• Task instructions:
Lay out the items below as a Markdown table with the columns Number and Content, one numbered row per line, leaving out blank lines.

• Material for this task:
----------------
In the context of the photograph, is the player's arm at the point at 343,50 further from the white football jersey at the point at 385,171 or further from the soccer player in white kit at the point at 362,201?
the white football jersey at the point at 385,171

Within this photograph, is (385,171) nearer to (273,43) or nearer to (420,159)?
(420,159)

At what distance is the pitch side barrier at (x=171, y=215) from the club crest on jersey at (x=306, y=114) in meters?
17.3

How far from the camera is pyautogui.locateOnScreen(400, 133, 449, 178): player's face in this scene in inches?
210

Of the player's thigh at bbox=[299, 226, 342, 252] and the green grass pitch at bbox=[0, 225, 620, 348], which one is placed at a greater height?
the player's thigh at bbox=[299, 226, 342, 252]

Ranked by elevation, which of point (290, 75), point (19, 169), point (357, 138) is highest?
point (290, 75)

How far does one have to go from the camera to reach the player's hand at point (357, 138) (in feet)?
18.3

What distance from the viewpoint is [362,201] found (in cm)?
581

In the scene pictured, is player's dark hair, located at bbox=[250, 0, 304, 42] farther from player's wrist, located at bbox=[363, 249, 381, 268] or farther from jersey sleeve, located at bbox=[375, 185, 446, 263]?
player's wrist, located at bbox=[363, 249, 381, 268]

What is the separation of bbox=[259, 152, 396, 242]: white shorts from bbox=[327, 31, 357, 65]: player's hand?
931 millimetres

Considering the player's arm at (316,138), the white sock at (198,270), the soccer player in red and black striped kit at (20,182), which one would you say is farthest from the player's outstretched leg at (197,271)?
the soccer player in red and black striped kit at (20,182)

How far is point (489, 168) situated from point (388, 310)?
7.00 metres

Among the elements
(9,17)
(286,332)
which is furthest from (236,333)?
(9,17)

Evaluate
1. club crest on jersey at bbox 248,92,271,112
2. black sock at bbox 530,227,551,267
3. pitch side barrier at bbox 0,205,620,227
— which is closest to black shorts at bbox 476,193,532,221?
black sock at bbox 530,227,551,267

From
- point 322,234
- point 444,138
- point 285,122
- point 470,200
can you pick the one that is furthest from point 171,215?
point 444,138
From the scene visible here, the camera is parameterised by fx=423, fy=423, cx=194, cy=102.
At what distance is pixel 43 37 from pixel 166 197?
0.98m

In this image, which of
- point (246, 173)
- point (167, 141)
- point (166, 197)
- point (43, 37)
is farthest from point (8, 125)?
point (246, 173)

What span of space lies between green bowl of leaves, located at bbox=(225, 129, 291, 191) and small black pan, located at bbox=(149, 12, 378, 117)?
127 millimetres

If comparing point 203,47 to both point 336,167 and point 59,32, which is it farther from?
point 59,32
----------------
• Answer to this problem:
| Number | Content |
|---|---|
| 1 | In the context of the photograph, is the player's arm at the point at 343,50 further from the white football jersey at the point at 385,171 or further from the soccer player in white kit at the point at 362,201? |
| 2 | the white football jersey at the point at 385,171 |
| 3 | Within this photograph, is (385,171) nearer to (273,43) or nearer to (420,159)? |
| 4 | (420,159) |
| 5 | At what distance is the pitch side barrier at (x=171, y=215) from the club crest on jersey at (x=306, y=114) in meters? |
| 6 | 17.3 |
| 7 | How far from the camera is pyautogui.locateOnScreen(400, 133, 449, 178): player's face in this scene in inches? |
| 8 | 210 |
| 9 | Of the player's thigh at bbox=[299, 226, 342, 252] and the green grass pitch at bbox=[0, 225, 620, 348], which one is placed at a greater height? |
| 10 | the player's thigh at bbox=[299, 226, 342, 252] |
| 11 | Ranked by elevation, which of point (290, 75), point (19, 169), point (357, 138) is highest? |
| 12 | point (290, 75) |
| 13 | How far does one have to go from the camera to reach the player's hand at point (357, 138) (in feet)? |
| 14 | 18.3 |
| 15 | What distance from the viewpoint is [362,201] found (in cm)? |
| 16 | 581 |
| 17 | In the scene pictured, is player's dark hair, located at bbox=[250, 0, 304, 42] farther from player's wrist, located at bbox=[363, 249, 381, 268] or farther from jersey sleeve, located at bbox=[375, 185, 446, 263]? |
| 18 | player's wrist, located at bbox=[363, 249, 381, 268] |
| 19 | What is the separation of bbox=[259, 152, 396, 242]: white shorts from bbox=[327, 31, 357, 65]: player's hand? |
| 20 | 931 millimetres |
| 21 | Considering the player's arm at (316,138), the white sock at (198,270), the soccer player in red and black striped kit at (20,182), which one would you say is farthest from the player's outstretched leg at (197,271)? |
| 22 | the soccer player in red and black striped kit at (20,182) |
| 23 | How far is point (489, 168) situated from point (388, 310)? |
| 24 | 7.00 metres |
| 25 | Among the elements |
| 26 | (9,17) |
| 27 | (286,332) |
| 28 | which is furthest from (236,333)? |
| 29 | (9,17) |
| 30 | Evaluate |
| 31 | 1. club crest on jersey at bbox 248,92,271,112 |
| 32 | 2. black sock at bbox 530,227,551,267 |
| 33 | 3. pitch side barrier at bbox 0,205,620,227 |
| 34 | — which is closest to black shorts at bbox 476,193,532,221? |
| 35 | black sock at bbox 530,227,551,267 |
| 36 | From |
| 37 | - point 322,234 |
| 38 | - point 444,138 |
| 39 | - point 285,122 |
| 40 | - point 470,200 |
| 41 | can you pick the one that is furthest from point 171,215? |
| 42 | point 444,138 |
| 43 | From the scene visible here, the camera is parameterised by fx=423, fy=423, cx=194, cy=102. |
| 44 | At what distance is pixel 43 37 from pixel 166 197? |
| 45 | 0.98m |
| 46 | In this image, which of |
| 47 | - point (246, 173) |
| 48 | - point (167, 141) |
| 49 | - point (166, 197) |
| 50 | - point (43, 37) |
| 51 | is farthest from point (8, 125)? |
| 52 | point (246, 173) |
| 53 | What span of space lies between green bowl of leaves, located at bbox=(225, 129, 291, 191) and small black pan, located at bbox=(149, 12, 378, 117)? |
| 54 | 127 millimetres |
| 55 | If comparing point 203,47 to both point 336,167 and point 59,32, which is it farther from? |
| 56 | point 59,32 |